(PROBLEM DESCRIPTION)
Restate word for word each line of the data, starting at the one containing "United States, site archbold_FL-15." and running through the last.

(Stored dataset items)
::::
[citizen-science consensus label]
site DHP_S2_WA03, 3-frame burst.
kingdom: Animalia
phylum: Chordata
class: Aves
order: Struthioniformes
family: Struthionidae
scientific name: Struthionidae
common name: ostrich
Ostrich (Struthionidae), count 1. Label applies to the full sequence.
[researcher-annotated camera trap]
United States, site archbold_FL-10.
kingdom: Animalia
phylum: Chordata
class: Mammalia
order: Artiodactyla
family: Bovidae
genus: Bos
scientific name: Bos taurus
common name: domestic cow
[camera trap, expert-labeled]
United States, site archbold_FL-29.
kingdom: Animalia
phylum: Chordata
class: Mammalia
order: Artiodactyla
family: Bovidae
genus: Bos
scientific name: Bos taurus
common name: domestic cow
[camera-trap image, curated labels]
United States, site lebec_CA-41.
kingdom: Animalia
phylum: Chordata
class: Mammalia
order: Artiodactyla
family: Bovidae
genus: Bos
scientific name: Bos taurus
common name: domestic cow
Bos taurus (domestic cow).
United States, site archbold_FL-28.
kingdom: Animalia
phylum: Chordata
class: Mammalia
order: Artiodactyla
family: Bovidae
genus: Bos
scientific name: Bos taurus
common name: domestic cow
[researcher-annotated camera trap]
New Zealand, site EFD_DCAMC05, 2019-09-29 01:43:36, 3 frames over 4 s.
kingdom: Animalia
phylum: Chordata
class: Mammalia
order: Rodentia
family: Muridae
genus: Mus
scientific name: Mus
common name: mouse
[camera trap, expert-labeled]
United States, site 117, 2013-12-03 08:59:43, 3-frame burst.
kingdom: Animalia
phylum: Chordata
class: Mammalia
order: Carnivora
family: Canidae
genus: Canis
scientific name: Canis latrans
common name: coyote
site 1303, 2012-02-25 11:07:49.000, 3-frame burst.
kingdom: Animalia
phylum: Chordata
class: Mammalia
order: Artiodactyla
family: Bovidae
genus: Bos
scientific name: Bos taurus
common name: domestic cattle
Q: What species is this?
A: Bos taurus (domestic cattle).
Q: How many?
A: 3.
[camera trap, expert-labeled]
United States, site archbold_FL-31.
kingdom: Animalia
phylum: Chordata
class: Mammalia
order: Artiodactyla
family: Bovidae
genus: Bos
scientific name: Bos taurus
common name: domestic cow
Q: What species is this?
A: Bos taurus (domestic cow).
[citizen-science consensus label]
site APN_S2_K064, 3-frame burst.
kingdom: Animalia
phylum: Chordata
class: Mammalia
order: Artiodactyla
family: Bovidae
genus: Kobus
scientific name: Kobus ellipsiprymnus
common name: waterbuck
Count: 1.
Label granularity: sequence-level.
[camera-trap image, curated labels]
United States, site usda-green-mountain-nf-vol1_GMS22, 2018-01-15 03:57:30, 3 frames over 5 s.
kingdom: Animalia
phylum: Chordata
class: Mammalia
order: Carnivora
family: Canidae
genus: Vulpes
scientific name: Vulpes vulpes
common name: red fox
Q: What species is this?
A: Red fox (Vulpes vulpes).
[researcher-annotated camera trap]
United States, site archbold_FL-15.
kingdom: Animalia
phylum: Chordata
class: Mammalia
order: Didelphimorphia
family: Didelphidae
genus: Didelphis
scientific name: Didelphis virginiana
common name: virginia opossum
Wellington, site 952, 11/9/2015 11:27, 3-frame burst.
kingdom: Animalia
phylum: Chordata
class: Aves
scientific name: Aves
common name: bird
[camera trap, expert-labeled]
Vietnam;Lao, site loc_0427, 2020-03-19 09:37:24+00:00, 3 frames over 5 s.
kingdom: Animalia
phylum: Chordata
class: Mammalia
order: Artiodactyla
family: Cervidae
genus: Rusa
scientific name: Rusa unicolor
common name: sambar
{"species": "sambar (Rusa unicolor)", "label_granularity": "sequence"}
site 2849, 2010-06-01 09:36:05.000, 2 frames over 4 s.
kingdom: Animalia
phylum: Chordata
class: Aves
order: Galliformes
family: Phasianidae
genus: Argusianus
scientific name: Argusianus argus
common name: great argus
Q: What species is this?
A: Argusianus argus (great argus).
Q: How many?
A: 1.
::::
(TASK ANSWER)
United States, site archbold_FL-15.
kingdom: Animalia
phylum: Chordata
class: Mammalia
order: Didelphimorphia
family: Didelphidae
genus: Didelphis
scientific name: Didelphis virginiana
common name: virginia opossum
Wellington, site 952, 11/9/2015 11:27, 3-frame burst.
kingdom: Animalia
phylum: Chordata
class: Aves
scientific name: Aves
common name: bird
[camera trap, expert-labeled]
Vietnam;Lao, site loc_0427, 2020-03-19 09:37:24+00:00, 3 frames over 5 s.
kingdom: Animalia
phylum: Chordata
class: Mammalia
order: Artiodactyla
family: Cervidae
genus: Rusa
scientific name: Rusa unicolor
common name: sambar
{"species": "sambar (Rusa unicolor)", "label_granularity": "sequence"}
site 2849, 2010-06-01 09:36:05.000, 2 frames over 4 s.
kingdom: Animalia
phylum: Chordata
class: Aves
order: Galliformes
family: Phasianidae
genus: Argusianus
scientific name: Argusianus argus
common name: great argus
Q: What species is this?
A: Argusianus argus (great argus).
Q: How many?
A: 1.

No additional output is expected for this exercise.